Dang, he always liked to piss me off as a teenager… so he could make up for it later.

“Whatever. What do you want?”  I ask.

“I told you. I want to talk.  It’s going to happen whether you want to or not.  I’ve got some things to say,” he says as he continues to walk toward me and tries to pin me against the side of the house. 
Funny, we’ve been here before, too.

“Well, start
talkin,’ because I don’t have all night,” I say, not giving him an inch, even though my back’s against the wall.

“You
expectin’ someone?” he asks.

“Nope, but
it’s three o’clock in the damn mornin,’ and I’ve worked all night.  So, start talkin’,” I say, with him even closer.

“Fine.
Do you really think I wanted to leave you?  My parents got in some shit, and I had to.  What was a teenage boy to do all alone?  Ever thought about that?” he questions.  “I didn’t think so.  I know some shit happened when I left, and I’m sorry. I didn’t want to leave, but leaving was the best thing that happened to me.”

“What’s that supposed to mean?”  I question as I push off the wall.

“Never mind,” he says as he shakes it off.

“No, fuckin’
tell me, because from what I remember, some shit went down, times got hard, you left, and my daddy fuckin’ died!  I think that was all pretty obvious,” I say as I shove him backward.

A growl escapes his lips, and he runs his hand through his dark brown hair in aggravation as he takes a step toward me and encloses the space.  I don’t move, but when he is within an inch of my face, I do my best to pull away.

“Dammit, Chauna, we’re not done,” he says as he gets a little alpha male and backs me against the house again. Only this time, he doesn’t stop there.  He looks into my eyes and then brings his perfectly sculpted lips to mine.
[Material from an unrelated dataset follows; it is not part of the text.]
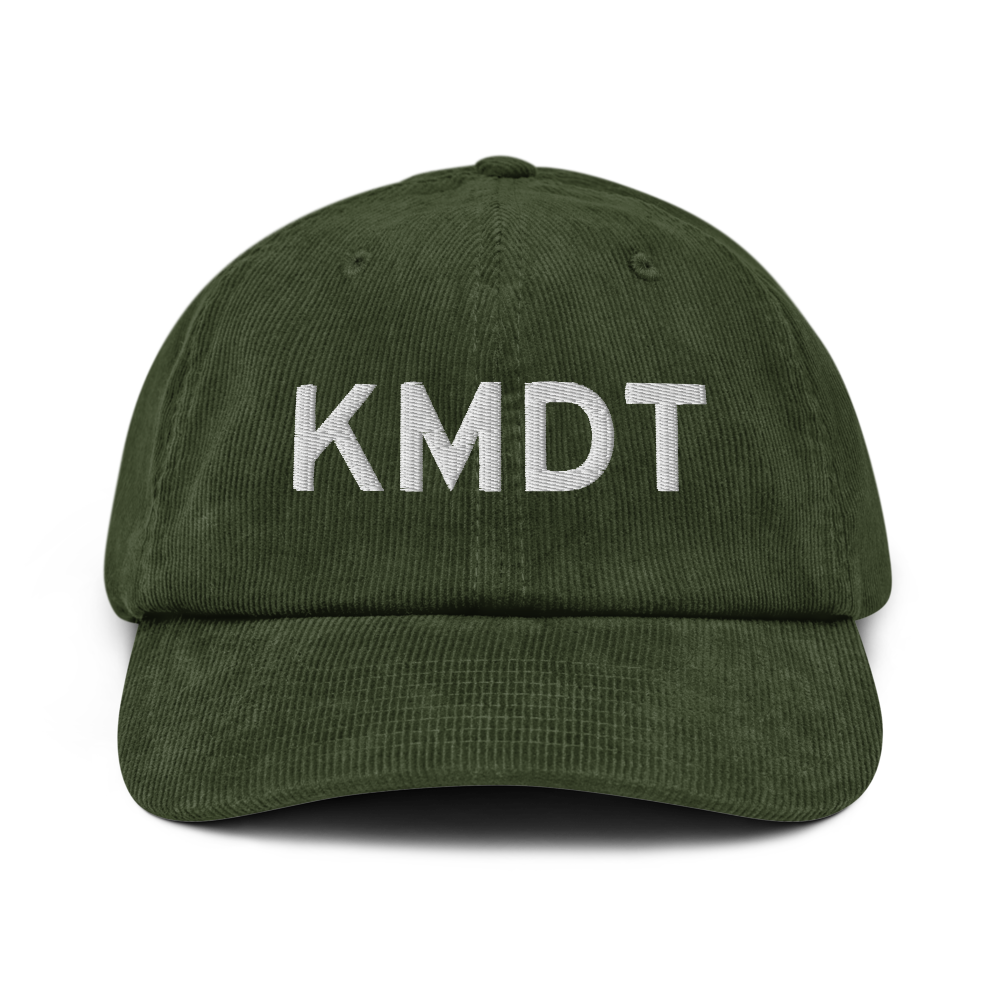 Harrisburg International Airport (KMDT) ICAO Hat 
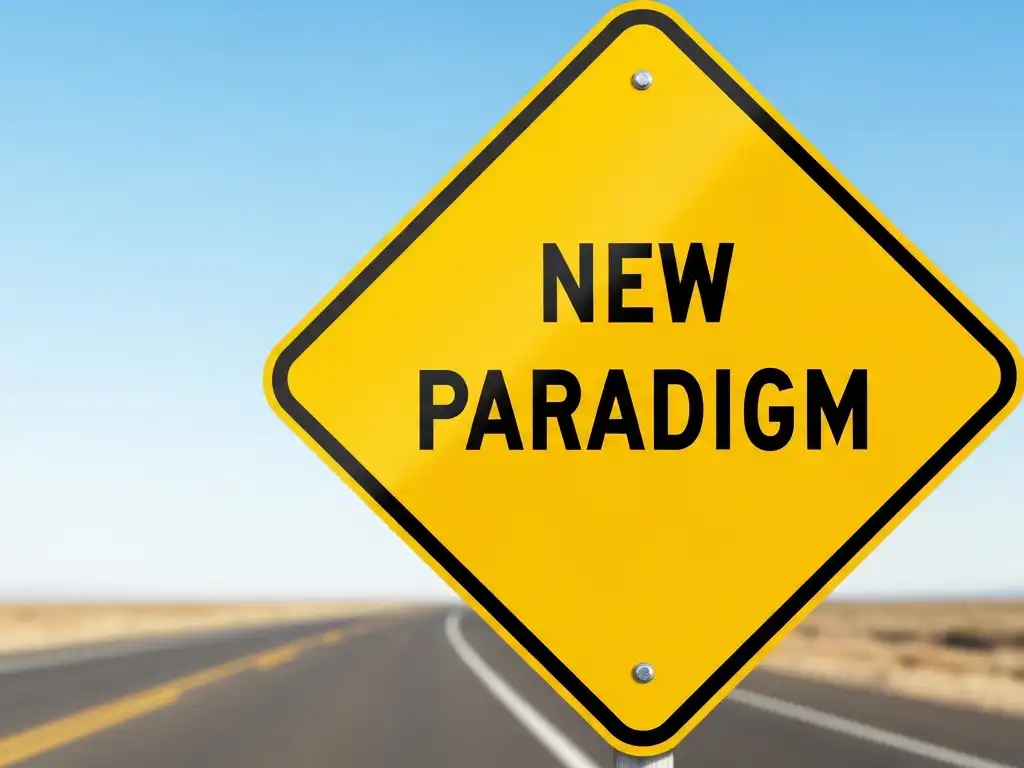 パラダイムのイメージ画像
As his lips scar mine with his brand, I try not to give in.  I want to make him pay for what has happened to me, but for a moment, I’m sixteen again.  After pulling myself from my desires, I push him off me.

“What the fuck, Walker?!  You can’t just do that!” I scream, but internally, I want him to continue to make me live once again.

Walker

Once Chauna pushes me away, I know she is pissed.  Hell, that’s what we used to do—fight, argue, and then makeup like two horny teenagers that couldn’t get enough of each other.  It’s what happened between us before she pushed me away that gives me hope.  She feels it, too, and I plan on making her see she’s the reason why I came back to Barber.  I give her a wry grin, and she looks as if she could kill me.

“Pumpkin, just keep telling yourself you don’t want me, but one day, I might not be right here in front of you.  Then, it’s
gonna be too late, and you will be fucking alone forever.” 
Damn. That was low. Even for me.

As I look at her face, hurt is evident.  I want to tell her I’m sorry, but I’m not exactly the guy she remembers.  Her life has been hard, and so has mine.  She’s not the only one that’s lost people she loves, but I don’t say anything else. Instead, I turn around and walk back to my bike. As the front door slams shut, I make my way to the local motel.